In an embodiment, the method further comprises forming a gate pad connecting the first gate electrode to the second gate electrode; and forming a vertical contact plug over and contacting the gate pad. In an embodiment, the forming the first source/drain region and the forming the second source/drain region comprise selective epitaxy processes. In an embodiment, the method further comprises depositing a passivation layer underlying and contacting the first backside power line.

In accordance with some embodiments of the present disclosure, a structure comprises a first vertical transistor comprising first vertical semiconductor bar; a first gate dielectric and a first gate electrode encircling the first vertical semiconductor bar; a first source/drain region over a top surface of the first vertical semiconductor bar; a second source/drain region contacting a bottom surface of the first vertical semiconductor bar; a first front-side power line overlying the first vertical transistor; and a first backside power line electrically connected to the first front-side power line, wherein the first backside power line is underlying the first vertical semiconductor bar, and wherein the first backside power line is connected to the second source/drain region.

In an embodiment, the structure further comprises a second vertical transistor comprising a second gate electrode electrically connecting to the first gate electrode. The structure further comprises a second front-side power line over the first vertical transistor and parallel to the first front-side power line; and a second backside power line electrically connected to, and overlapped by the second front-side power line, wherein the first backside power line is a VDD line, and the second backside power line is a VSS line.

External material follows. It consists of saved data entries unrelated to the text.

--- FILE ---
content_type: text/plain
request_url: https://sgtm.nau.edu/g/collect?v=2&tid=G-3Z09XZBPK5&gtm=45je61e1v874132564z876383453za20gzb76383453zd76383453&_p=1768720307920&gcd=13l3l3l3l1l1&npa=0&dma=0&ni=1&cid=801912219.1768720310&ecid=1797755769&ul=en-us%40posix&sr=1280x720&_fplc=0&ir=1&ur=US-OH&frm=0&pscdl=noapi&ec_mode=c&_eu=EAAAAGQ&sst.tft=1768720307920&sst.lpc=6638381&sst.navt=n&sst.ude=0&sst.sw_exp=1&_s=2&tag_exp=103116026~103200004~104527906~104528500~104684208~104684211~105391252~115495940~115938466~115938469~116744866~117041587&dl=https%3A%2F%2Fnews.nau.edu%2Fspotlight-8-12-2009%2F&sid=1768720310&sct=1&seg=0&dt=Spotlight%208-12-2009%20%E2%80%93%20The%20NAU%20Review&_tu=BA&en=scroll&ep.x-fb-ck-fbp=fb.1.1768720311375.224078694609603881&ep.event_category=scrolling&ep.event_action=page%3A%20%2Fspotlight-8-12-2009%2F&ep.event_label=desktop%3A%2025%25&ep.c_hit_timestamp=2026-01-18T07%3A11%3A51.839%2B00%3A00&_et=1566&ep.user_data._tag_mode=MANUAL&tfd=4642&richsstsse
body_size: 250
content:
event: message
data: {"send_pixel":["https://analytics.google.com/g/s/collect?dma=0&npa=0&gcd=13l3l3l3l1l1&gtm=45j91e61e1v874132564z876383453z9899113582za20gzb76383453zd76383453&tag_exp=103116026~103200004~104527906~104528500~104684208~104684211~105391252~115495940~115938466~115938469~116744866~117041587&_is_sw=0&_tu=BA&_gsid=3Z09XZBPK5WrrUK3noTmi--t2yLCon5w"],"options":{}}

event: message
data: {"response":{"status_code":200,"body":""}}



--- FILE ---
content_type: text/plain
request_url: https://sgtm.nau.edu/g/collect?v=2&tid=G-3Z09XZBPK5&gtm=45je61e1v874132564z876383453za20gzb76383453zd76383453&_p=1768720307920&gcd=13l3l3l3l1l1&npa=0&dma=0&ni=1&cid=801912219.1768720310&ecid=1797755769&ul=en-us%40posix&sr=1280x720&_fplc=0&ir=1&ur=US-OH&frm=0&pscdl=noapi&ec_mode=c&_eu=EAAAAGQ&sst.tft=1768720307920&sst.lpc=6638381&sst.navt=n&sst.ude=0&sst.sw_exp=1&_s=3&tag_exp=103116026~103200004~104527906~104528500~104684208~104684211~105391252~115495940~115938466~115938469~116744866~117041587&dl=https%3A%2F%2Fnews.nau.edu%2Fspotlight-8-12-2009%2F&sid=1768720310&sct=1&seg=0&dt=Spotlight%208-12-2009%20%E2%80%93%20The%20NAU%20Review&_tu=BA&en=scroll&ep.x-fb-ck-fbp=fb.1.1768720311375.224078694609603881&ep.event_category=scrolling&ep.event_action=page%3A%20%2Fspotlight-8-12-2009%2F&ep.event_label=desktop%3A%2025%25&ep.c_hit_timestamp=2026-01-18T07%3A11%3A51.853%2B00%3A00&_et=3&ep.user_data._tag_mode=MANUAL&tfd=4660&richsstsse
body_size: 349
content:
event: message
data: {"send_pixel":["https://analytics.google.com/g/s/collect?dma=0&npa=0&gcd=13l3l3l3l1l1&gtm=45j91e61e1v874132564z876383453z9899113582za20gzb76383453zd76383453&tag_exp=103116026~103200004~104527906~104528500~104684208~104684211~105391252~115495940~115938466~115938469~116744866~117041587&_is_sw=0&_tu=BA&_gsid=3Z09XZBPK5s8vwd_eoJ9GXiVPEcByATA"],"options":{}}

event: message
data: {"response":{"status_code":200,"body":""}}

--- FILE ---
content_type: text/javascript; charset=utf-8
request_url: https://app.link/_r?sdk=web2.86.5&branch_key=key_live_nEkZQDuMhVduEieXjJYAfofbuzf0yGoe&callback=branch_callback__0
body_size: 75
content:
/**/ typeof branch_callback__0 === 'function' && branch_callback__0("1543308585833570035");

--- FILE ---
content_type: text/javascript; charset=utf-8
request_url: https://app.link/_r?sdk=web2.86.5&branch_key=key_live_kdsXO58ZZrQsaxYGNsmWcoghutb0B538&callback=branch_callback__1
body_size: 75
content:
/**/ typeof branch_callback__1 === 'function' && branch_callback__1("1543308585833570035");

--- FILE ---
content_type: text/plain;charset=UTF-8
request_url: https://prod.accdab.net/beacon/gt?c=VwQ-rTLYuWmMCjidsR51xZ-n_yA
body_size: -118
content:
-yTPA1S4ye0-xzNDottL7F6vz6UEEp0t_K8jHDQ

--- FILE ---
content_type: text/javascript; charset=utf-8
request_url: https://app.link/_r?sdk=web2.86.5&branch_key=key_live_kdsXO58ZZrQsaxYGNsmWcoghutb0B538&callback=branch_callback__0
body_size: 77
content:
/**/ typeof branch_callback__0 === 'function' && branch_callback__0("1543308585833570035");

In an embodiment, the first vertical transistor and the second vertical transistor form an inverter.

In an embodiment, the structure a deep via between, and in contact with both of, the first front-side power line and the first backside power line. In an embodiment, the first source/drain region and the second source/drain region comprise epitaxy semiconductor regions. In an embodiment, the first front-side power line and the first backside power line are elongated, and comprise lengthwise directions parallel to each other. In an embodiment, the structure a blanket passivation layer on a backside of the first vertical transistor and contacting the first backside power line, wherein the blanket passivation layer is free from conductive features penetrating through.

In accordance with some embodiments of the present disclosure, a structure comprises a first vertical transistor comprising a first vertical channel; and a first gate electrode encircling the first vertical channel; a second vertical transistor comprising a second vertical channel; and a second gate electrode encircling the second vertical channel; a gate pad connecting the first gate electrode to the second gate electrode; a gate contact plug over and contacting the gate pad; a front-side VDD power line and a front-side VSS power line over the first vertical transistor; and a backside VDD power line and a backside VSS power line underlying the first vertical transistor, wherein the backside VDD power line is overlapped by, and is electrically connected to, the front-side VDD power line, and the backside VSS power line is overlapped by, and is electrically connected to the front-side VSS power line.

In an embodiment, the first vertical transistor comprises an upper source/drain region over the first vertical channel; and a lower source/drain region under the first vertical channel, wherein the lower source/drain region is connected to one of the backside VDD power line and the backside VSS power line. In an embodiment, the first vertical transistor and the second vertical transistor are interconnected as an inverter.